>> Begin Passage to read
Finding total distinct count from multiple csv files through UNIX script


 
Thread Tools Search this Thread
Top Forums Shell Programming and Scripting Finding total distinct count from multiple csv files through UNIX script
# 1  
Old 08-28-2017
Finding total distinct count from multiple csv files through UNIX script

Hi All ,
I have multiple pipe delimited csv files are present in a directory.I need to find out distinct count on a column on those files and need the total distinct
count on all files.

We can't merge all the files here as file size are huge in millions.I have tried in below way for each files.
Code:
cat Test1.csv|cut -d"|" -f38|uniq|wc -l
cat Test2.csv|cut -d"|" -f38|uniq|wc -l
cat Test3.csv|cut -d"|" -f38|uniq|wc -l

I need to automate the above procedure (ex: by putting each files count in a temporary file)as multiple csv files are present in the directory as I need the total distinct count on a column on all those files.Can anyone please help me with this.
>> End Passage to read
>> Begin Data block
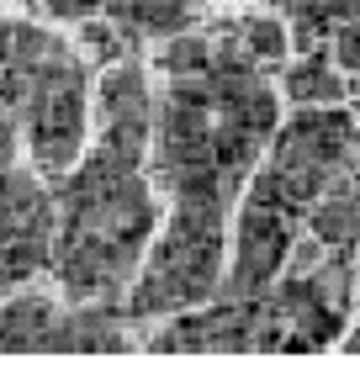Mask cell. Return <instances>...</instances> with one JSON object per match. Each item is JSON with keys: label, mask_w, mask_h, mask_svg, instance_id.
>> End Data block
◆ **Jobs**
a. In the forum thread on distinct counts, can you rewrite the paragraph beginning "I have multiple pipe delimited csv files" in a single shorter sentence that keeps its main facts?
b. In the forum thread on distinct counts, which field number does the cut command in the posted code extract?
c. Which commands are chained together in each pipeline of the code in the forum thread on distinct counts? List them all.

◆ **Solutions to each task**
a. The poster has several pipe-delimited CSV files in one directory and needs the distinct count for a column in those files, along with the total distinct count across all of them.

b. Field 38.

c. cat, cut, uniq, wc